[What the exercise asks] Continue the comment thread about voting green and libertarian ideas from the point where it stops.

All the major parties have their heads up their asses. Fuck it, Im voting green.


  1. Cool story, you can't be bothered to figure out what the best option is so you're effectively throwing your vote out. Congratulations on accomplishing nothing. Do you want a cookie, or just derision?

  2. At least OP is voting, another option would be to spoil the ballot

  3. Libertarian is where it's at.

    1. ...only if you lack the mental capacity to see that your libertarian utopia looks more like Somalia than like paradise. Well-being among developed nations seems strongly correlated to regulatory governments.

    2. @4.a, alternatively: Regulatory powers expand as countries are able to afford them. Being rich is a precondition for an advanced regulatory state and bureaucracies have an innate tendency to grow (cf. Parkinson's law--both humorous and depressing), so as you get rich you get layers upon layers of unnecessary regulatory departments and procedurals.

      In order to forestall this (semi-) inevitability a system of government must be designed against bureaucracies. You need checks and balances and a culture of individualism. New generations must constantly reaffirm this distrust of the regulatory state to keep the government at bay check. However, shocks like the great wars make this sort of value hard to preserve and pass on.

      Prolonged instances of flourishing and relatively free economic orders have existed, though (relatively as compared to now). E.g., both 19th century America and 18th/19th century Britain were incredibly free many ways that we are now constrained. Same goes for several Scandinavian states, which have their own traditions of economic liberalism. These periods coincided with incredible economic vitality and increases to personal wellbeing.

      You can even look to the relative success of industries over time. Regulation reaches full force with the peak of the establishment and onset of industrial stasis (think of progress and regulation in cars, plains, rail travel, etc.--hopefully the digital revolution is spared such a fate).

      And nobody even remotely familiar with Somalia would use it as a good faith example of libertarian ideals. Imagine asking a libertarian "So if we take a third world country and have a first world nation and a couple regional powers precipitate chaos in the region leading to complete social collapse and the ascension of warlords do you, as a libertarian, endorse that course of action? Is better than government?"

[Source excerpt]
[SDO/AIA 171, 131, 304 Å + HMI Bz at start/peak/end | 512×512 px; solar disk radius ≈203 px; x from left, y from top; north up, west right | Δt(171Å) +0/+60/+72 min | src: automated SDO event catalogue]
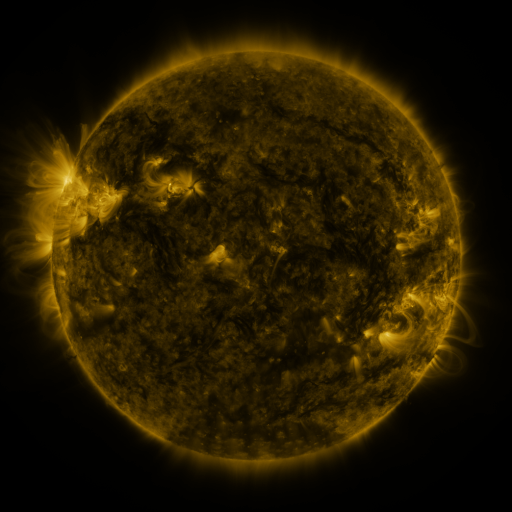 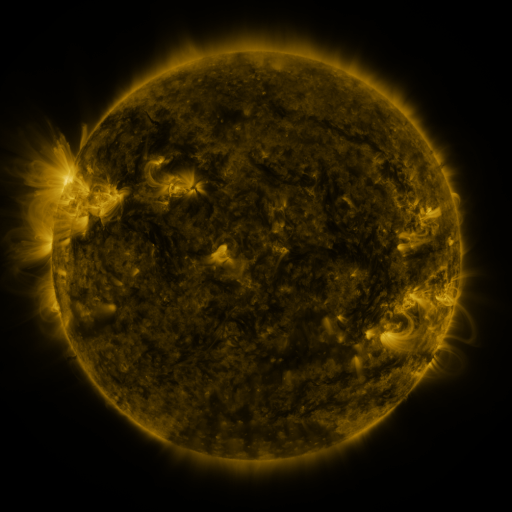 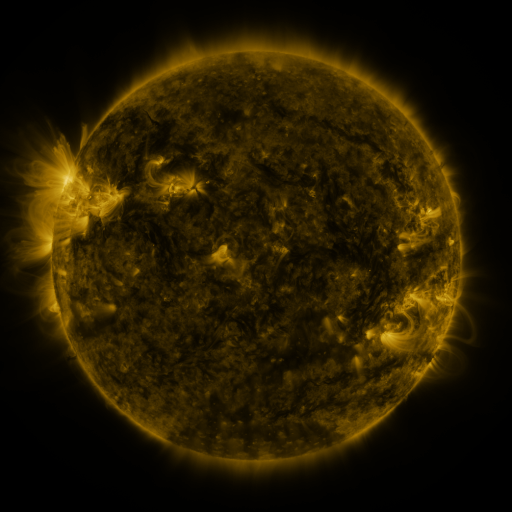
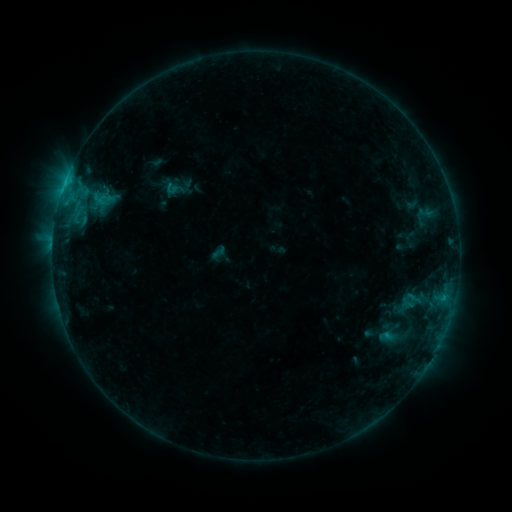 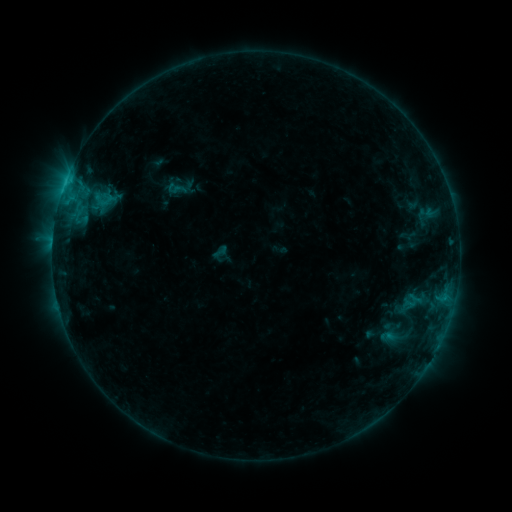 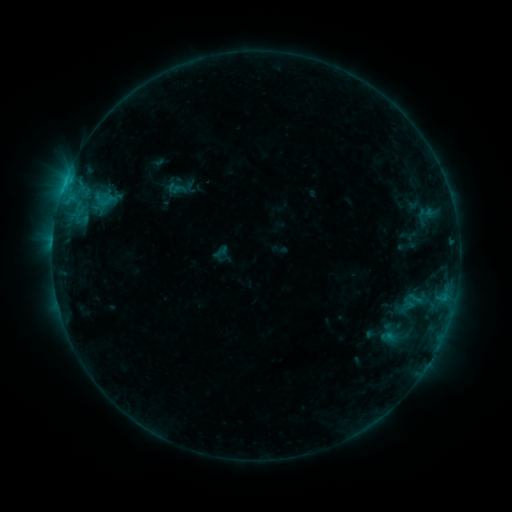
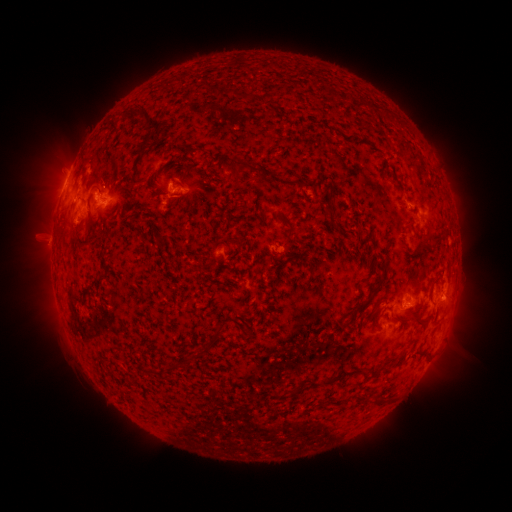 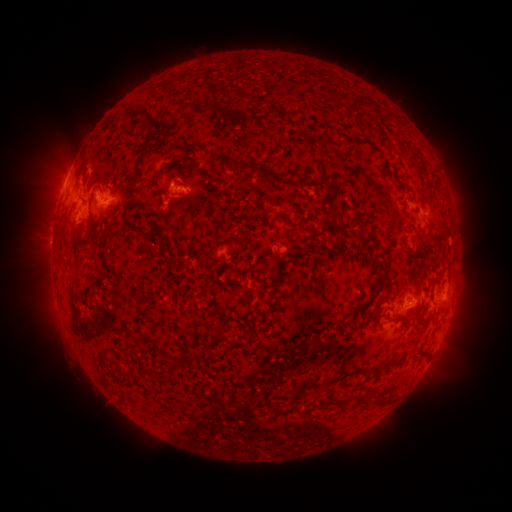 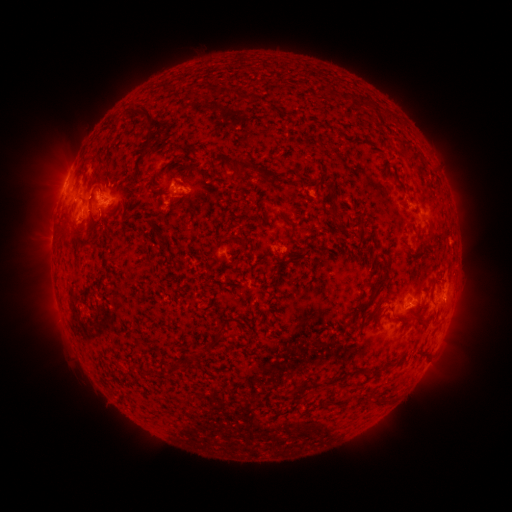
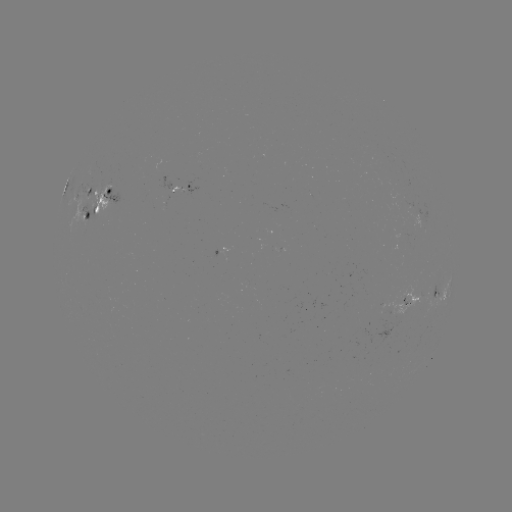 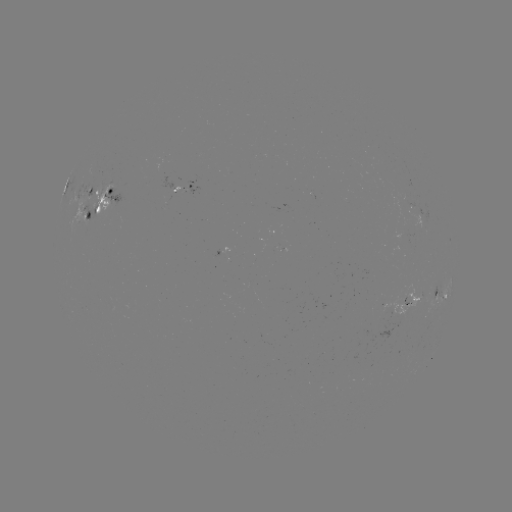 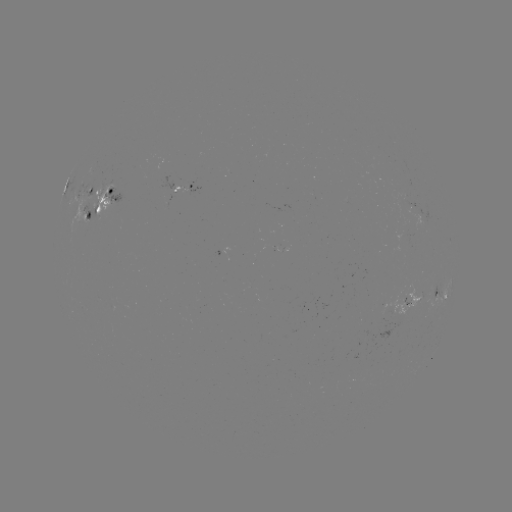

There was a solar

[Output of the task]
      Would the libertarian say yes? No! Obviously not. Libertarians like reforms that reduce the level of government, not military invasions that tear societies apart and embed warlords.

    3. There's no evidence of stasis in the car industry out the airplane industry. Hybrid, electrics, self driving cars are major breakthroughs happening as we speak. Airplanes are increasing in fuel efficiency at amazing rates. The growth which you attribute to libertarianism OK the XIX century everything else attributes to this minor thing called the industrial revolution.

    4. @4.c, transportation technology is an especially apt focus for showing the pernicious effects of regulation on innovation. I think hybrids and electric vehicles exhibit some of the worst of these tendencies. Life-cycle carbon production for these vehicles is sky-high, the mining and processing of specialized materials for exotic batteries have as many and often more adverse environmental effects as the marginal emissions from an old car on the road.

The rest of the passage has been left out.